Bisher ist wenig darüber bekannt, welche Faktoren die Aufmerksamkeit unerfahrener Lehrkräfte während des Unterrichtens beeinflussen. Die vorliegende Studie untersucht daher, ob bestimmte Verhaltensweisen von Lernenden die Aufmerksamkeit von Lehramtsstudierenden auf sich ziehen. Des Weiteren zeigen Studien aus der psychologischen Aufmerksamkeitsforschung, dass auffällige Reize die visuelle Aufmerksamkeit lenken (bottom-up), bevor intentionale Prozesse in die Steuerung eingreifen (top-down; Theeuwes et al., 2000). Daher berücksichtigt die vorliegende Studie zudem, ob sich der Aufmerksamkeitsfokus von Lehramtsstudierenden im Verlauf der Instruktionszeit verändert. Zur Beantwortung der Fragestellungen wurden N = 4 Videos mit insgesamt 3646 Sekunden re-analysiert, in welchen Lehramtsstudierende vier simulierte Lernende unter standardisierten Bedingungen unterrichten (Stürmer et al., 2017).
Die vorliegende Studie implementiert einen neuen methodischen Ansatz, welcher die bereits existierenden Eye-Tracking Daten der Lehramtsstudierenden mit einem kontinuierlichen Verhaltensrating der Lernenden synchronisiert.

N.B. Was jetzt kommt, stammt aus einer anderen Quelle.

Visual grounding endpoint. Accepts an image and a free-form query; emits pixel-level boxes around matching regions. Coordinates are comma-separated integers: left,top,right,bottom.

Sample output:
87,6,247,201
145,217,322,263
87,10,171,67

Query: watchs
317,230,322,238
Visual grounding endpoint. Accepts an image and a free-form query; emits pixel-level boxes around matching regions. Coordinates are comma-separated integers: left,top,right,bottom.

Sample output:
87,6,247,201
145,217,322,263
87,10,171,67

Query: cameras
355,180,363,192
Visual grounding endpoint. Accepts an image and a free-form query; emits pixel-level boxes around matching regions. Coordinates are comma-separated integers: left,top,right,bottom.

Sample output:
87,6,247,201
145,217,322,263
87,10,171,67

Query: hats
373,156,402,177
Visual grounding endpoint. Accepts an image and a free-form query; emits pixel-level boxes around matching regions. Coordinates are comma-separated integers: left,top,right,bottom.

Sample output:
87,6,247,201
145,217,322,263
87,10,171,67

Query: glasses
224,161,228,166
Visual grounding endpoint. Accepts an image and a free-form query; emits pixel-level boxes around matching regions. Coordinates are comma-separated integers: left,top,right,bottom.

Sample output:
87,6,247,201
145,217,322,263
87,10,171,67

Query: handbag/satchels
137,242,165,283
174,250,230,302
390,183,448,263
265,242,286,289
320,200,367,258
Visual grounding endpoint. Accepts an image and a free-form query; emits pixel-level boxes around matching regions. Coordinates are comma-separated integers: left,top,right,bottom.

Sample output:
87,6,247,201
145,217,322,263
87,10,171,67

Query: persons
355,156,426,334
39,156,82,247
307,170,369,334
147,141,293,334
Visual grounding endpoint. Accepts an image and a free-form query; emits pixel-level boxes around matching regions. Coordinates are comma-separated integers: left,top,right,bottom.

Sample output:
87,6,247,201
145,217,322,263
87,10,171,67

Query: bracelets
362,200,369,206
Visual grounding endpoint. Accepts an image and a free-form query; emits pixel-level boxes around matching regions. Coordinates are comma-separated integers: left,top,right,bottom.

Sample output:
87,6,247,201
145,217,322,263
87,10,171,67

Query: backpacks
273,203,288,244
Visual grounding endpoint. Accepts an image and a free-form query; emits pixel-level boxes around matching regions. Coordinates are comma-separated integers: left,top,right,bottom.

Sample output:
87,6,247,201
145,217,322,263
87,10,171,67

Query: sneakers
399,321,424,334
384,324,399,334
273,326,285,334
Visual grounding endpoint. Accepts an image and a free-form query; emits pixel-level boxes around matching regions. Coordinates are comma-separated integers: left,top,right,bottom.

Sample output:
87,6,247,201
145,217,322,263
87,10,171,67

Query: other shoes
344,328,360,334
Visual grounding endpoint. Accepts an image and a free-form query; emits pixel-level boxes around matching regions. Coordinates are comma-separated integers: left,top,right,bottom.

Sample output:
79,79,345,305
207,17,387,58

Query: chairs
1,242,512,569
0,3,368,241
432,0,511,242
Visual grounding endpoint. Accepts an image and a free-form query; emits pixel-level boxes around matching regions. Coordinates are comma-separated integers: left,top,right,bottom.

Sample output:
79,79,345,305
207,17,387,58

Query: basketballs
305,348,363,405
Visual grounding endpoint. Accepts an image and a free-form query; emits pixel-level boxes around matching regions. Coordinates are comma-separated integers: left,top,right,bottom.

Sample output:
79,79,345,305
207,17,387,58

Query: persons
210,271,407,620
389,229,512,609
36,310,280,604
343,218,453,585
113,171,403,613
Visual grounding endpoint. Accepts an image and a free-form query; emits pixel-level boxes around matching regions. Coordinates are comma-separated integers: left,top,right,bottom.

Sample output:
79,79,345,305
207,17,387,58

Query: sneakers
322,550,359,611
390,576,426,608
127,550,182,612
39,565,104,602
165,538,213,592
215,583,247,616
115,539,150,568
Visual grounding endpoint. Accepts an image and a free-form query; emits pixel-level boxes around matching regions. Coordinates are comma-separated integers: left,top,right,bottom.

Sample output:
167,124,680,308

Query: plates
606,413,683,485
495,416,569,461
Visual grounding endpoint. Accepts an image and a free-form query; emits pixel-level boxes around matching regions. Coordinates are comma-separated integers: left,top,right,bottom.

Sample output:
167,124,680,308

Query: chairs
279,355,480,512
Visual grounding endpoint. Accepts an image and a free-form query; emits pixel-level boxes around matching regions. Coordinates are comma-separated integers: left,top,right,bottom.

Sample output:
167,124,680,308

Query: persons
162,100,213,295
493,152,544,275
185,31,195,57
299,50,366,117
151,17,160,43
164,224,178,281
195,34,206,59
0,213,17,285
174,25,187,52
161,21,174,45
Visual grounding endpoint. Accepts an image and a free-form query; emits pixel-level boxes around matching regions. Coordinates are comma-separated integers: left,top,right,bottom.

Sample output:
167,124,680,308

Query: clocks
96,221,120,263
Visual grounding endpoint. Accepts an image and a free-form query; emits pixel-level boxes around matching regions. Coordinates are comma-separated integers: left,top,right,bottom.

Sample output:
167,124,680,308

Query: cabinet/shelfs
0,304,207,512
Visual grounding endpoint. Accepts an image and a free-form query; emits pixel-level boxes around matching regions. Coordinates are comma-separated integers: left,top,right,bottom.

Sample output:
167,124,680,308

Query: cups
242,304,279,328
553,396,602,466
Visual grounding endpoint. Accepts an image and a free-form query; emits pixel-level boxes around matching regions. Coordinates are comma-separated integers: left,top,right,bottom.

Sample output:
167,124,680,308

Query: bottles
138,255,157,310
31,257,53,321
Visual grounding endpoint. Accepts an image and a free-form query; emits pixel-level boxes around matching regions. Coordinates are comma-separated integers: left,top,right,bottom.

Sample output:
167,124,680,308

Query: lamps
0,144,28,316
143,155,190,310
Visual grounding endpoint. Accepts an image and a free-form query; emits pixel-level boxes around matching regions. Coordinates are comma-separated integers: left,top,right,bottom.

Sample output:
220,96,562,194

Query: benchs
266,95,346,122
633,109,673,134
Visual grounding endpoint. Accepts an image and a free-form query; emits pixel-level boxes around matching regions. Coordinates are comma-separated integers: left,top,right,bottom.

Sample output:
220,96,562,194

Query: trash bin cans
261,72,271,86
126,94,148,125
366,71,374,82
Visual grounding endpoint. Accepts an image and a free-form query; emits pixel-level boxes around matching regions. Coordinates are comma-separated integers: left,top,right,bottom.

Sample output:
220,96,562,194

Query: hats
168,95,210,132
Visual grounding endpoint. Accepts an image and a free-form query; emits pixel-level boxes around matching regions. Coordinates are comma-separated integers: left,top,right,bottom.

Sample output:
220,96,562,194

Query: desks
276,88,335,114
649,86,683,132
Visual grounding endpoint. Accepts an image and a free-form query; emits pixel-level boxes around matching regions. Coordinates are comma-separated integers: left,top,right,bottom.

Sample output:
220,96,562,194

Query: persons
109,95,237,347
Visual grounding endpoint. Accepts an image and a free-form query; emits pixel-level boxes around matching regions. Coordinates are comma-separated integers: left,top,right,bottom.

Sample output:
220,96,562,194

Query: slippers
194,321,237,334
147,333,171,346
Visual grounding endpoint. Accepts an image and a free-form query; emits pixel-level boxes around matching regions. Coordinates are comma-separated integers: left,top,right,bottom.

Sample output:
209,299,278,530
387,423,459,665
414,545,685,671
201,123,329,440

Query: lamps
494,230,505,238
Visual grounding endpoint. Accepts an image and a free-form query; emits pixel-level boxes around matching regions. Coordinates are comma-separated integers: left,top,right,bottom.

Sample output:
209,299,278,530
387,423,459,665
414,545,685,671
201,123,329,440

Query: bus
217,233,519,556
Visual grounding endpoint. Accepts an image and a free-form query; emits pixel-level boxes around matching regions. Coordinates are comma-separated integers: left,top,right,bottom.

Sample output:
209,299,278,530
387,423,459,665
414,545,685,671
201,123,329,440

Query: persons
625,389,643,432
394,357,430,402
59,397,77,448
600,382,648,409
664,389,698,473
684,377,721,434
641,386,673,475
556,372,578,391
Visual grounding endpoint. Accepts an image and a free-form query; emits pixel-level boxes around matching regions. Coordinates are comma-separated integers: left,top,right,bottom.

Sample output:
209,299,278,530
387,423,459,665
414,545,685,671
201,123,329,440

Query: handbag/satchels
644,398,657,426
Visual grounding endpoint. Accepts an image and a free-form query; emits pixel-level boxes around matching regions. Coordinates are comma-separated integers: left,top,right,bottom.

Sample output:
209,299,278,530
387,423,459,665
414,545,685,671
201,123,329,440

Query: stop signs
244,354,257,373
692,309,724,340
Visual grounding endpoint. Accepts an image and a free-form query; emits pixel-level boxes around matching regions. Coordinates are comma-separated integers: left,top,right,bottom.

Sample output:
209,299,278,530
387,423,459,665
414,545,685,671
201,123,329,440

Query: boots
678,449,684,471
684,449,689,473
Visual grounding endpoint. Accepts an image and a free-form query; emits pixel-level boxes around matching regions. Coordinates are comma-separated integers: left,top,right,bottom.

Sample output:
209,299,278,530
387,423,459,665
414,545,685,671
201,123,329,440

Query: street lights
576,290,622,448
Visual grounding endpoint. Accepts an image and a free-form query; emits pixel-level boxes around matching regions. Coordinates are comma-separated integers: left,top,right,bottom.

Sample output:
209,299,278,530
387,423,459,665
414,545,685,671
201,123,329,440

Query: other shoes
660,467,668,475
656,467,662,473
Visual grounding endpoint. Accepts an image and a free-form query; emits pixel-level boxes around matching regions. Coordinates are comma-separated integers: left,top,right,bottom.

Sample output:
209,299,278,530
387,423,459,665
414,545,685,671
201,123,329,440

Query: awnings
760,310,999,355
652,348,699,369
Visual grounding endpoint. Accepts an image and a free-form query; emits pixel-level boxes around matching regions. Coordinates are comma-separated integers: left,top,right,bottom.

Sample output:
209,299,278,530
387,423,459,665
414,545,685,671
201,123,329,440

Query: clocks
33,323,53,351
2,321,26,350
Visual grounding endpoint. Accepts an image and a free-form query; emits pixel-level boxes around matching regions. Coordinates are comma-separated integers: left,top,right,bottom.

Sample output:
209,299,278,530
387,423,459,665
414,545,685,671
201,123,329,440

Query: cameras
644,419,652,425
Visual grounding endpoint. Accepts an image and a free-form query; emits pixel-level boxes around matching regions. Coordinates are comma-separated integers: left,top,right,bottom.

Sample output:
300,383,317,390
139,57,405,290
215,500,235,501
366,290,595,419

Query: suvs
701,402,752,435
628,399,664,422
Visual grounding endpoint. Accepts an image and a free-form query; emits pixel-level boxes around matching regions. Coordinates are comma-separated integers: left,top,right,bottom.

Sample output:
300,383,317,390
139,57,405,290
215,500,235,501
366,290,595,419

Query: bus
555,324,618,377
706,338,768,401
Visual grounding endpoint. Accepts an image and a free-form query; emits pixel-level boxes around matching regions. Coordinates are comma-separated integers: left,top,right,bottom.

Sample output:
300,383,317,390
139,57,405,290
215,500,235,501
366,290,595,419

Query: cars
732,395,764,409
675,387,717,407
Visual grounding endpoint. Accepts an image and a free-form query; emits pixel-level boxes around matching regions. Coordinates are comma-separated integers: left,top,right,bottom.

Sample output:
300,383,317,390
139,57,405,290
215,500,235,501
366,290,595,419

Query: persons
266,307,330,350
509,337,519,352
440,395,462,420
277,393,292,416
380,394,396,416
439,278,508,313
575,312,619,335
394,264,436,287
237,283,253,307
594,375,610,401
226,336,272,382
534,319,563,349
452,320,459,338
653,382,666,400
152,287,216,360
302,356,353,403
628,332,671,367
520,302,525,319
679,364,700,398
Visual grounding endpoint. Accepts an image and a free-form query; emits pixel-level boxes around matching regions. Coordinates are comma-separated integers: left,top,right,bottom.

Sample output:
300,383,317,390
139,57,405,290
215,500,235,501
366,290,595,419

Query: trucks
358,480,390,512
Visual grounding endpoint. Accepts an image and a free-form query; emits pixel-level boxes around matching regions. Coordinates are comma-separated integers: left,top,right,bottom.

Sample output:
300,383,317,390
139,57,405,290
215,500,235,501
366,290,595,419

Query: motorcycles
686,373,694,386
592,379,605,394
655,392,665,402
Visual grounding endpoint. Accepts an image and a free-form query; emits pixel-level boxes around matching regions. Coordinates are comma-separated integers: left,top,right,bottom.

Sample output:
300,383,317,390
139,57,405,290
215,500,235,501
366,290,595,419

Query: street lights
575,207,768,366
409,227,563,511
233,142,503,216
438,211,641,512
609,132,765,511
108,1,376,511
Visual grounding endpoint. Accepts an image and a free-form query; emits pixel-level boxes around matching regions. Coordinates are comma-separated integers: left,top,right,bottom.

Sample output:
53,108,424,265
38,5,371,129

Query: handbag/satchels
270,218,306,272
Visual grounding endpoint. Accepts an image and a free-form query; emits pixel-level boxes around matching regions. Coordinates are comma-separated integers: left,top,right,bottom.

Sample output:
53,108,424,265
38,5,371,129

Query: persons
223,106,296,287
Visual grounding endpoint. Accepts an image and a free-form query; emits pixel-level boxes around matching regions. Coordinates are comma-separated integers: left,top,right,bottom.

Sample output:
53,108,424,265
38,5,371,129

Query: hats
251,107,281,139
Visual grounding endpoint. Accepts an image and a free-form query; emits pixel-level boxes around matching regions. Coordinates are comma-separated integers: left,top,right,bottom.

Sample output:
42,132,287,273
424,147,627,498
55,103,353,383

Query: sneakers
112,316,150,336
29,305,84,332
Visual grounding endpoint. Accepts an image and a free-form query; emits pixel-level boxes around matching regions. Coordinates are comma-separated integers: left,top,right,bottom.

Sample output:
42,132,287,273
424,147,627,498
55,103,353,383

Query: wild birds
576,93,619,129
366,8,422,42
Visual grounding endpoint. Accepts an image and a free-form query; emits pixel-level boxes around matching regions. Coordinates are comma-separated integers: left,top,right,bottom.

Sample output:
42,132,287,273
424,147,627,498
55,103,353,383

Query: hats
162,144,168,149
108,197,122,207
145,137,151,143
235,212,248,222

Das Verhaltensrating kombiniert die Differenzierung in On- und Off-Task-Verhalten (Helmke & Renkl, 1992; Hommel, 2012) mit bestehenden Instrumenten der Engagement-Literatur und nutzt das ICAP-Framework (Chi & Wylie, 2014) als Ansatz, um das behaviorale Spektrum von Lernenden weiter aufzugliedern (passiv bis interaktiv). Der resultierende Datensatz spezifiziert für jede Sekunde, wie sich die Lernenden verhalten, worauf die Lehramtsstudierenden ihre Aufmerksamkeit fokussieren und was die Lehramtsstudierenden machen (z.B. Anweisungen geben, Fragen stellen, usw.). Anschließend wurden Zeitreihenanalysen anhand Multinomialer Regressionen durchgeführt.

Die Ergebnisse zeigen, dass Lehramtsstudierende ihre Aufmerksamkeit mit höherer Wahrscheinlichkeit auf die Lernenden fokussieren, die aktives beziehungsweise interaktives, lern-relevantes Verhalten aufweisen (z.B. Fragen stellen oder Sachverhalte erklären). Die Wahrscheinlichkeit fokussiert zu werden sinkt, je weniger sich Lernende am Unterricht beteiligen, und nimmt durch unkonzentriertes und störendes Verhalten weiter ab . Zudem deuten die Ergebnisse darauf hin, dass das Verhalten der Lernenden schon früh im Instruktionsverlauf einen Einfluss auf die Aufmerksamkeit der Lehramtsstudierenden nimmt und der Effekt über die Zeit hinweg stabil ist.

*Dieser Beitrag wurde im Rahmen des digitalen Jahres der Gesellschaft für Empirische Bildungsforschung (digiGEBF21) eingereicht und ist bis zum 31.12.2022 an dieser Stelle verfügbar. Alle Rechte liegen bei den Verfasser*innen.